Incentive change without cultural change produces IT leaders who are trying to behave as value-focused partners in a relationship model that the business still experiences as a service relationship. The business units that expect IT to respond to their requests do not change their expectations because IT’s internal performance metrics have changed.
Durable transformation requires addressing all three mechanisms: changing the budget governance to evaluate technology investment against business outcome, redesigning IT performance management to measure business value contribution, and changing the business-IT relationship model from service to partnership. These changes reinforce each other, and they require executive engagement at a level above IT leadership because the governance and incentive mechanisms that need to change are owned by the CFO and the board, not by the CIO.
The Board and Executive Level Change Required
The most important implication of understanding cost centre thinking as a root cause rather than a symptom is that the change required begins above the IT function.
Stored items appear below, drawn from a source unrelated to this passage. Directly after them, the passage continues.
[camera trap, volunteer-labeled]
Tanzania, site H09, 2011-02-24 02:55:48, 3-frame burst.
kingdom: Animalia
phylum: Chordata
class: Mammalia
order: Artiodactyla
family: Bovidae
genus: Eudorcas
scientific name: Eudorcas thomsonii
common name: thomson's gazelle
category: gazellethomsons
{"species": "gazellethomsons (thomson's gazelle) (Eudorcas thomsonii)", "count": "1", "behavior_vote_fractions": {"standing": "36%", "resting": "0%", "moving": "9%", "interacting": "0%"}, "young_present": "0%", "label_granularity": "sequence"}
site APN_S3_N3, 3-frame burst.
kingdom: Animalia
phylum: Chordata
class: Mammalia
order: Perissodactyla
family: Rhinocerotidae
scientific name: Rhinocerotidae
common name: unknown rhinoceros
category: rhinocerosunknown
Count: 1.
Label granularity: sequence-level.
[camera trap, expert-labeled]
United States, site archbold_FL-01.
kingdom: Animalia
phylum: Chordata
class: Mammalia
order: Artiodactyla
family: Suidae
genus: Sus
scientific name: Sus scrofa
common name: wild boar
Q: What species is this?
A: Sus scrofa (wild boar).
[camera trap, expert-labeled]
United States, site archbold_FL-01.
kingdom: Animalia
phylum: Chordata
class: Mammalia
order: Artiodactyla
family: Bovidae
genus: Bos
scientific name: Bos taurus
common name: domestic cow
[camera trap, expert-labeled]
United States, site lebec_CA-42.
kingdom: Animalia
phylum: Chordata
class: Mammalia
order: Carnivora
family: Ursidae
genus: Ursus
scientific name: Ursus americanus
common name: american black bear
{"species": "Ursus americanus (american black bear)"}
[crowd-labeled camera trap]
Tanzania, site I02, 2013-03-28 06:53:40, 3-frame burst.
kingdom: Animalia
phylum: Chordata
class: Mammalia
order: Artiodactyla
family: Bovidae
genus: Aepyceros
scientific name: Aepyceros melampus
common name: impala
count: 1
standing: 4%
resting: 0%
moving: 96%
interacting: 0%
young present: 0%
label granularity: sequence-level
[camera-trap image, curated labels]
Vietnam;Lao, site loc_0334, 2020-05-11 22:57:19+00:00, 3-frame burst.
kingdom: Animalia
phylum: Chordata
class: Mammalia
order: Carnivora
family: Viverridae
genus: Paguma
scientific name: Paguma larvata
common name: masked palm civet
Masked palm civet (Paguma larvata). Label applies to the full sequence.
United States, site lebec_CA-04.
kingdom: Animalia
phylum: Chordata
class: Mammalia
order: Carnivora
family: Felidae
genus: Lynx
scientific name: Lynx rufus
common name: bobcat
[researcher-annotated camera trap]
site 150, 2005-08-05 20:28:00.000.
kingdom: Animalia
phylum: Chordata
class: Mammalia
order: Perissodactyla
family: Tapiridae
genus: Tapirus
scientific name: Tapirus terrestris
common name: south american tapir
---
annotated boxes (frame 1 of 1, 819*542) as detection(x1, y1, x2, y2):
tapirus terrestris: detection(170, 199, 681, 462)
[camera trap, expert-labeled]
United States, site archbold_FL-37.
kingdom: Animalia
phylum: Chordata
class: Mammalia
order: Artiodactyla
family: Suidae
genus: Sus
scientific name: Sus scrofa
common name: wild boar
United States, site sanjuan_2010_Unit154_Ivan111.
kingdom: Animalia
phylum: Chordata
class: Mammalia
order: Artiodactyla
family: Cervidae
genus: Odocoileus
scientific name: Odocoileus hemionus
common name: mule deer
IT leaders cannot change the budget process that evaluates their investment. They cannot redesign the performance management framework that measures their outcomes. They cannot redefine the relationship model that determines how the business treats them. All of these changes require the CFO’s participation in redesigning the budget and financial governance process, the CEO’s endorsement of the new operating model and its implications for how technology is governed, and the board’s approval of a technology investment philosophy that recognises the strategic value of technology capability alongside its operational cost.
This is why operating model transformation that begins and ends within the IT function rarely produces durable change. The root cause is not IT’s behaviour or IT’s measurement. The root cause is the governance model that the board and executive team have established for technology, and changing it requires their active participation.
The second article in this series examines what designing IT as an internal service provider looks like in operational terms, and why even this intermediate model represents a significant improvement over the cost centre starting point. The third article provides the metrics framework that proves the transformation is delivering.
What this first article establishes is the most important premise: the change is not primarily a technology change. It is a governance change that requires the board and executive team to decide that technology is a strategic capability and fund it accordingly.